───── Dataset entries
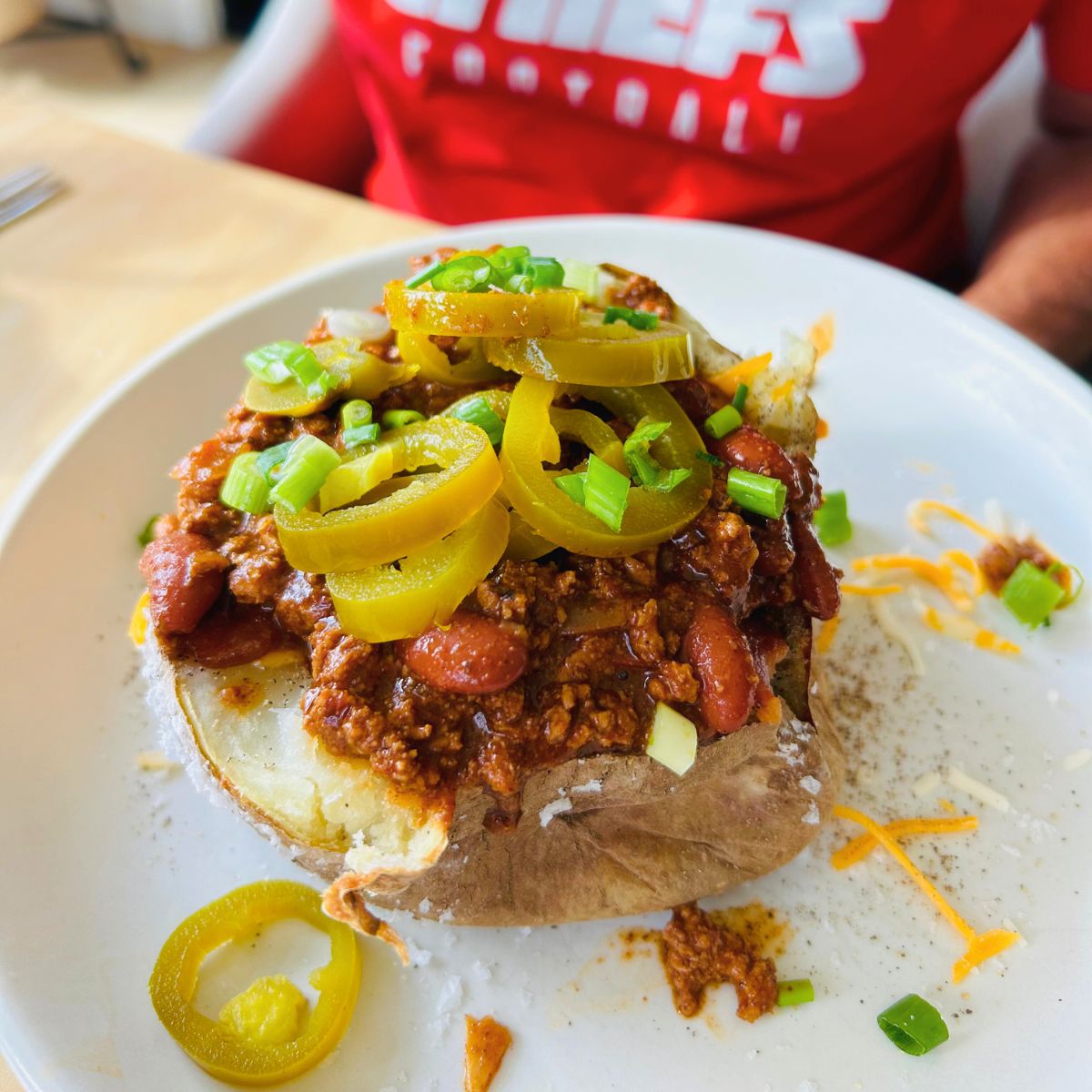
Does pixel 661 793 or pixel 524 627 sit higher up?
pixel 524 627

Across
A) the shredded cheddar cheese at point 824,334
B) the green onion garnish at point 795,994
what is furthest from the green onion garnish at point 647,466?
the shredded cheddar cheese at point 824,334

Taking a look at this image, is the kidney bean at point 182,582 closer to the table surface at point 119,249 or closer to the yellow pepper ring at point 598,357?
the yellow pepper ring at point 598,357

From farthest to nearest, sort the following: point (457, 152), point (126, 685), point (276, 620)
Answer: point (457, 152) < point (126, 685) < point (276, 620)

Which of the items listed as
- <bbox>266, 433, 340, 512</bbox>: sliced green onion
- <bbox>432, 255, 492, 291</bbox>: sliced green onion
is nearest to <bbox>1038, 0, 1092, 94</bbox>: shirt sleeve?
Answer: <bbox>432, 255, 492, 291</bbox>: sliced green onion

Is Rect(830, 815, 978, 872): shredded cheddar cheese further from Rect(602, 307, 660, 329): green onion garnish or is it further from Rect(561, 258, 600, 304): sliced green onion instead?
Rect(561, 258, 600, 304): sliced green onion

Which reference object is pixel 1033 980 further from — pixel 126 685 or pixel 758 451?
pixel 126 685

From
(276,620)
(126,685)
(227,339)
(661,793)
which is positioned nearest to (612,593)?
(661,793)
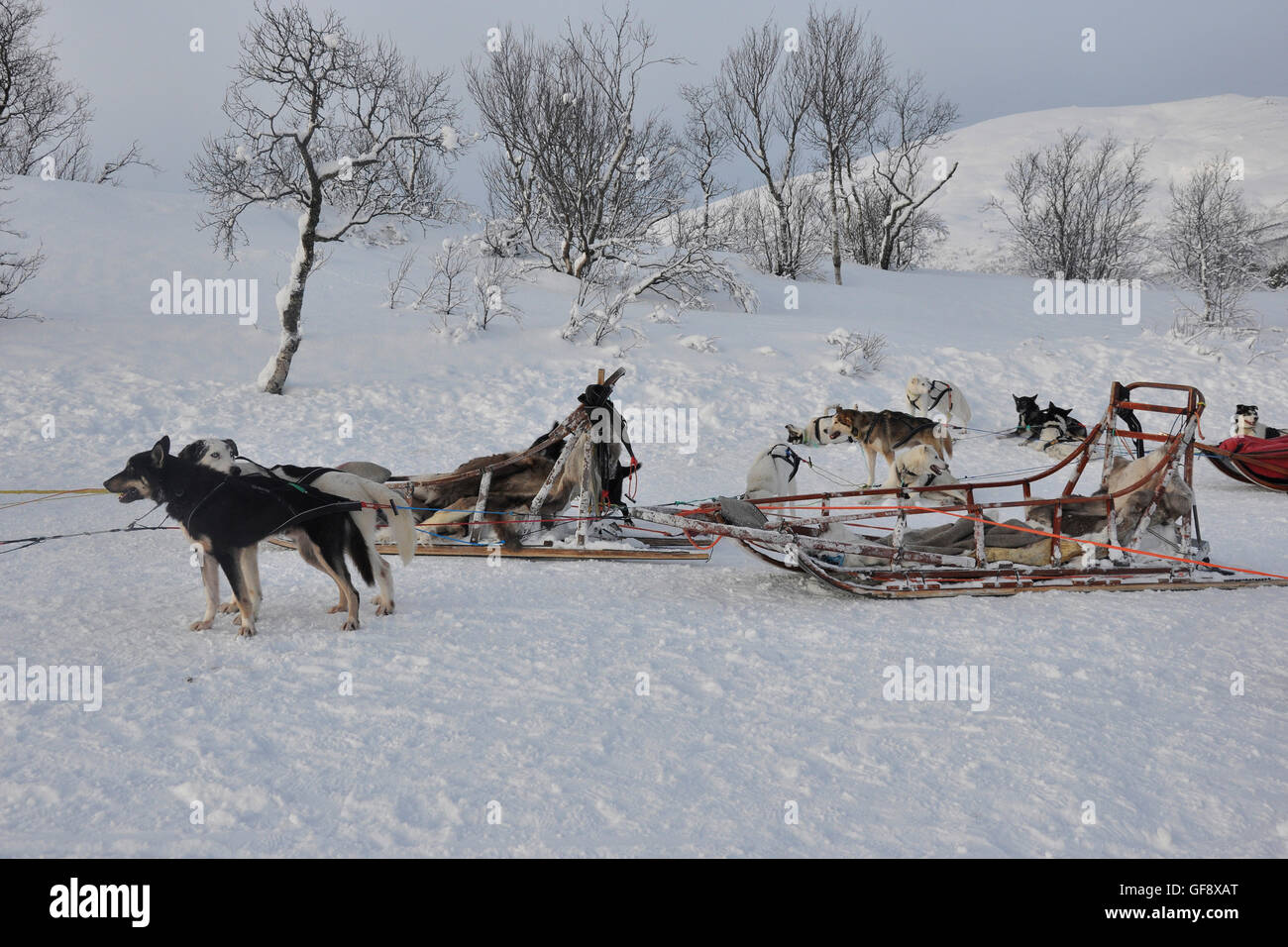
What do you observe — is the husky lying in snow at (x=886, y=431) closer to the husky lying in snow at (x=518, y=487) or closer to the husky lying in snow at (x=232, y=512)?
the husky lying in snow at (x=518, y=487)

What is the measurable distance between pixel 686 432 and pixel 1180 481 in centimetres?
660

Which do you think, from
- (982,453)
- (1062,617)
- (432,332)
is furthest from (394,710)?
(432,332)

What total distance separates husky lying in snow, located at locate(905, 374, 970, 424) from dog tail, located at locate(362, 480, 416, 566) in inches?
295

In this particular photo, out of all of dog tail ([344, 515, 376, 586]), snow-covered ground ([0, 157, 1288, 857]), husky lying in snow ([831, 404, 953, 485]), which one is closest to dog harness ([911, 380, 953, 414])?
husky lying in snow ([831, 404, 953, 485])

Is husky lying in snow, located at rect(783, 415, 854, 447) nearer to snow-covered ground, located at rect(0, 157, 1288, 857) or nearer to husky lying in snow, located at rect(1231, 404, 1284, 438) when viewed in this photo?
snow-covered ground, located at rect(0, 157, 1288, 857)

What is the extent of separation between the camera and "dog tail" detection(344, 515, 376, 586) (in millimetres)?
4316

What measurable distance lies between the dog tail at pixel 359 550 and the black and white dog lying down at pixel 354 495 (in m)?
0.01

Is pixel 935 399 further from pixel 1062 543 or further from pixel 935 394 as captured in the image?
pixel 1062 543

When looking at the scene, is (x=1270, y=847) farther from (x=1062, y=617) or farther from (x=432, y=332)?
(x=432, y=332)

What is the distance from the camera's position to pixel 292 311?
11.0m

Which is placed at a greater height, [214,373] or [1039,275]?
[1039,275]

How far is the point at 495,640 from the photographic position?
422 cm

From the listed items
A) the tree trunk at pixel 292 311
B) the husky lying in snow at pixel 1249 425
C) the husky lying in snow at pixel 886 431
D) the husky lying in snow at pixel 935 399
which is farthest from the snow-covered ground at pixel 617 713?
the husky lying in snow at pixel 935 399

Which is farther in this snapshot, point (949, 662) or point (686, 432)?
point (686, 432)
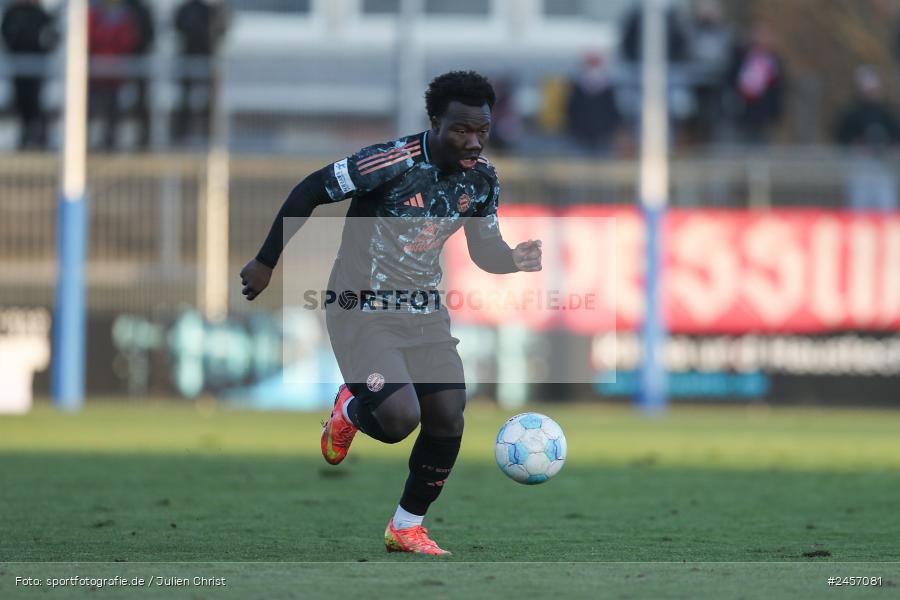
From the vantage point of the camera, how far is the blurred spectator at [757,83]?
881 inches

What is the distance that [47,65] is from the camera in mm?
23562

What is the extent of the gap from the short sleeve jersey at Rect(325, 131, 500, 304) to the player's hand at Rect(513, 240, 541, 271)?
325 millimetres

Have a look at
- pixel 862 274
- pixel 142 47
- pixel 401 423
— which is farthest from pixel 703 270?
pixel 401 423

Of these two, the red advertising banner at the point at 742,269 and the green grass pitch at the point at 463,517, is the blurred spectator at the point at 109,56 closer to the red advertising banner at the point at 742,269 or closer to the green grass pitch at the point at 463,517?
the red advertising banner at the point at 742,269

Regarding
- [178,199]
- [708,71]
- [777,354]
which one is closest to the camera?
[777,354]

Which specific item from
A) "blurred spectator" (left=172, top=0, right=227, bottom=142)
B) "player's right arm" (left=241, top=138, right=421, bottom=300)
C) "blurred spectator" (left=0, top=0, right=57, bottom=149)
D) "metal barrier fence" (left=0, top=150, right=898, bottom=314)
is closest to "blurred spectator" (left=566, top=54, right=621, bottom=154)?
"metal barrier fence" (left=0, top=150, right=898, bottom=314)

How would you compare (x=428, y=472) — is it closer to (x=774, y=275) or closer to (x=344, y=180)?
(x=344, y=180)

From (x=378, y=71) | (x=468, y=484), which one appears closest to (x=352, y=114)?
(x=378, y=71)

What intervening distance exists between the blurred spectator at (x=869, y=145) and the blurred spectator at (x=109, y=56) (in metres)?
10.0

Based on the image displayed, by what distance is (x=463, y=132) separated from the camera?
757cm

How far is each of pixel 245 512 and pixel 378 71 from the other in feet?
61.7

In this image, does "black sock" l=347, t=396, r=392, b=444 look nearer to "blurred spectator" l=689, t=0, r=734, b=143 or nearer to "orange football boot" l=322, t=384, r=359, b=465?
"orange football boot" l=322, t=384, r=359, b=465

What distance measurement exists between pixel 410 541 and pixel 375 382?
760mm

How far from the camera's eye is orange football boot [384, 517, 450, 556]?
297 inches
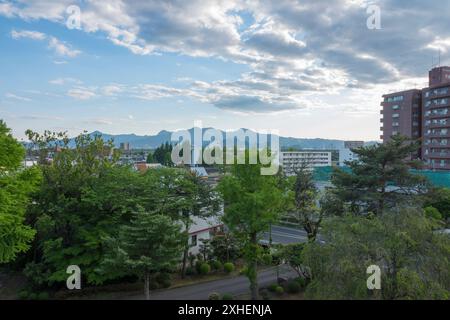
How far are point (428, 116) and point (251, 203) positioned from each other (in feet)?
190

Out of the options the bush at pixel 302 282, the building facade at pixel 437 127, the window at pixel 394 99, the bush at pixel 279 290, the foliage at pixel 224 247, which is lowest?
the bush at pixel 279 290

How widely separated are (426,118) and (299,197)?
49.4m

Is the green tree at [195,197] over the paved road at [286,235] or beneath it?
over

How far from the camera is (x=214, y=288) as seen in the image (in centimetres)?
1928

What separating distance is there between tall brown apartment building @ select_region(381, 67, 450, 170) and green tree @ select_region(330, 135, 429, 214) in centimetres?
3924

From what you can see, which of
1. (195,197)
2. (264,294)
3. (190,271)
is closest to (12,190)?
(195,197)

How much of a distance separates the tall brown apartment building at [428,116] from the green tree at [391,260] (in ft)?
173

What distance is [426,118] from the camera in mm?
61719

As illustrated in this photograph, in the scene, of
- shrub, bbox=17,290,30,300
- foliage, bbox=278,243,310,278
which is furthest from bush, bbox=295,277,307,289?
shrub, bbox=17,290,30,300

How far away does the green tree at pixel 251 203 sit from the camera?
48.3 ft

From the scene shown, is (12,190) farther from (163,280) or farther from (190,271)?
(190,271)

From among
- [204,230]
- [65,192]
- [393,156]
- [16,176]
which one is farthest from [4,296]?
[393,156]

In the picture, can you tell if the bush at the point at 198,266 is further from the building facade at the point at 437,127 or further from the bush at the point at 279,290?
the building facade at the point at 437,127

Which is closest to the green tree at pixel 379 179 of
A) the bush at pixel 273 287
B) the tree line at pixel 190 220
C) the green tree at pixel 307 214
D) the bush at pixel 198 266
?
the tree line at pixel 190 220
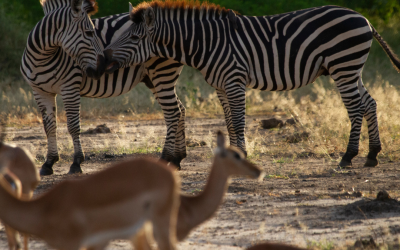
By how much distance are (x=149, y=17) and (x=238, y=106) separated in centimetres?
190

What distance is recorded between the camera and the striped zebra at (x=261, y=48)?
24.2 feet

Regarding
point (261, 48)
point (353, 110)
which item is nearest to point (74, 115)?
point (261, 48)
──────────
**Instructions to follow:**
Repeat the data in full and exactly. Omit pictures.

**The output:**
Does pixel 661 793 or pixel 524 627 sit higher up?
pixel 524 627

Across
A) the shredded cheddar cheese at point 824,334
B) the green onion garnish at point 795,994
what is furthest from the green onion garnish at point 647,466?
the shredded cheddar cheese at point 824,334

Taking a look at this image, is the kidney bean at point 182,582 closer to the table surface at point 119,249 or closer to the yellow pepper ring at point 598,357?
the yellow pepper ring at point 598,357

From farthest to nearest, sort the following: point (457, 152), point (126, 685), point (276, 620)
Answer: point (457, 152) < point (126, 685) < point (276, 620)

Which of the items listed as
- <bbox>266, 433, 340, 512</bbox>: sliced green onion
- <bbox>432, 255, 492, 291</bbox>: sliced green onion
is nearest to <bbox>1038, 0, 1092, 94</bbox>: shirt sleeve?
Answer: <bbox>432, 255, 492, 291</bbox>: sliced green onion

Is Rect(830, 815, 978, 872): shredded cheddar cheese further from Rect(602, 307, 660, 329): green onion garnish or is it further from Rect(561, 258, 600, 304): sliced green onion instead?
Rect(561, 258, 600, 304): sliced green onion

Which reference object is pixel 1033 980 further from — pixel 126 685 or pixel 758 451?
pixel 126 685

From
(276,620)
(126,685)
(227,339)
(661,793)
which is positioned nearest to (612,593)?
(661,793)
What do you observe — is the husky lying in snow at (x=886, y=431) closer to the husky lying in snow at (x=518, y=487) or closer to the husky lying in snow at (x=232, y=512)?
the husky lying in snow at (x=518, y=487)

What is the measurable distance between pixel 686 432 and pixel 1180 481 in centimetres?
660

Which do you think, from
- (982,453)
- (1062,617)
- (432,332)
is furthest from (394,710)?
(432,332)

What total distance separates husky lying in snow, located at locate(905, 374, 970, 424) from dog tail, located at locate(362, 480, 416, 566) in inches?
295

In this particular photo, out of all of dog tail ([344, 515, 376, 586]), snow-covered ground ([0, 157, 1288, 857]), husky lying in snow ([831, 404, 953, 485]), which one is closest to dog harness ([911, 380, 953, 414])?
husky lying in snow ([831, 404, 953, 485])

Is husky lying in snow, located at rect(783, 415, 854, 447) nearer to snow-covered ground, located at rect(0, 157, 1288, 857) or nearer to husky lying in snow, located at rect(1231, 404, 1284, 438) when viewed in this photo?
snow-covered ground, located at rect(0, 157, 1288, 857)

What is the extent of separation between the camera and "dog tail" detection(344, 515, 376, 586) (in millimetres)?
4316

What measurable distance lies between the dog tail at pixel 359 550 and the black and white dog lying down at pixel 354 495 (in m)?
0.01

Is pixel 935 399 further from pixel 1062 543 or further from pixel 935 394 as captured in the image?
pixel 1062 543

When looking at the scene, is (x=1270, y=847) farther from (x=1062, y=617) or farther from (x=432, y=332)?
(x=432, y=332)

What is the distance from the camera's position to pixel 292 311?
11.0m

Which is placed at a greater height, [214,373] or [1039,275]?
[1039,275]

How far is the point at 495,640 from the photographic position?
422 cm

From the listed items
A) the tree trunk at pixel 292 311
B) the husky lying in snow at pixel 1249 425
C) the husky lying in snow at pixel 886 431
D) the husky lying in snow at pixel 935 399
which is farthest from the snow-covered ground at pixel 617 713?
the husky lying in snow at pixel 935 399

Which is farther in this snapshot, point (949, 662) or point (686, 432)?
point (686, 432)
From the vantage point of the camera, how far is the blurred spectator at [757,83]?
881 inches

What is the distance that [47,65] is from the camera in mm?
23562

What is the extent of the gap from the short sleeve jersey at Rect(325, 131, 500, 304) to the player's hand at Rect(513, 240, 541, 271)?
325 millimetres

Have a look at
- pixel 862 274
- pixel 142 47
- pixel 401 423
— which is farthest from pixel 703 270?
pixel 401 423

Of these two, the red advertising banner at the point at 742,269 and the green grass pitch at the point at 463,517, is the blurred spectator at the point at 109,56 closer to the red advertising banner at the point at 742,269 or closer to the green grass pitch at the point at 463,517?
the red advertising banner at the point at 742,269

Regarding
- [178,199]
- [708,71]
- [777,354]
which one is closest to the camera?
[777,354]

Which specific item from
A) "blurred spectator" (left=172, top=0, right=227, bottom=142)
B) "player's right arm" (left=241, top=138, right=421, bottom=300)
C) "blurred spectator" (left=0, top=0, right=57, bottom=149)
D) "metal barrier fence" (left=0, top=150, right=898, bottom=314)
is closest to "blurred spectator" (left=566, top=54, right=621, bottom=154)?
"metal barrier fence" (left=0, top=150, right=898, bottom=314)

How would you compare (x=428, y=472) — is it closer to (x=774, y=275) or closer to (x=344, y=180)?
(x=344, y=180)

From (x=378, y=71) | (x=468, y=484), which one appears closest to (x=352, y=114)?
(x=378, y=71)

What intervening distance exists between the blurred spectator at (x=869, y=145) and the blurred spectator at (x=109, y=56) (in metres)?
10.0

Based on the image displayed, by what distance is (x=463, y=132) separated from the camera?
757cm

How far is each of pixel 245 512 and pixel 378 71 from the other in feet?
61.7

In this image, does "black sock" l=347, t=396, r=392, b=444 look nearer to "blurred spectator" l=689, t=0, r=734, b=143 or nearer to "orange football boot" l=322, t=384, r=359, b=465?
"orange football boot" l=322, t=384, r=359, b=465

What distance measurement exists between pixel 410 541 and pixel 375 382?
760mm

How far from the camera's eye is orange football boot [384, 517, 450, 556]?
297 inches
How far are point (428, 116) and point (251, 203) positioned from each other (in feet)?
190

Out of the options the bush at pixel 302 282, the building facade at pixel 437 127, the window at pixel 394 99, the bush at pixel 279 290, the foliage at pixel 224 247, which is lowest?
the bush at pixel 279 290

How widely separated are (426,118) and (299,197)?
49.4m

Is the green tree at [195,197] over the paved road at [286,235] or beneath it?
over

How far from the camera is (x=214, y=288) as seen in the image (in centimetres)?
1928

What separating distance is there between tall brown apartment building @ select_region(381, 67, 450, 170) and green tree @ select_region(330, 135, 429, 214) in centimetres?
3924

From what you can see, which of
1. (195,197)
2. (264,294)
3. (190,271)
is closest to (12,190)?
(195,197)

How much of a distance separates the tall brown apartment building at [428,116] from the green tree at [391,260] (in ft)?
173

What distance is [426,118] from the camera in mm?
61719

As illustrated in this photograph, in the scene, of
- shrub, bbox=17,290,30,300
- foliage, bbox=278,243,310,278
which is furthest from bush, bbox=295,277,307,289?
shrub, bbox=17,290,30,300

How far away does the green tree at pixel 251 203 sit from the camera?
48.3 ft

From the scene shown, is (12,190) farther from (163,280) or farther from (190,271)?
(190,271)

From among
- [204,230]
- [65,192]
- [393,156]
- [16,176]
which one is farthest from [4,296]?
[393,156]

In the picture, can you tell if the bush at the point at 198,266 is further from the building facade at the point at 437,127 or further from the bush at the point at 279,290?
the building facade at the point at 437,127

Which is closest to the green tree at pixel 379 179 of
A) the bush at pixel 273 287
B) the tree line at pixel 190 220
C) the green tree at pixel 307 214
D) the bush at pixel 198 266
?
the tree line at pixel 190 220
By how much distance are (x=149, y=17) and (x=238, y=106) separated in centimetres?
190

What distance is recorded between the camera and the striped zebra at (x=261, y=48)?
24.2 feet

Regarding
point (261, 48)
point (353, 110)
which item is nearest to point (74, 115)?
point (261, 48)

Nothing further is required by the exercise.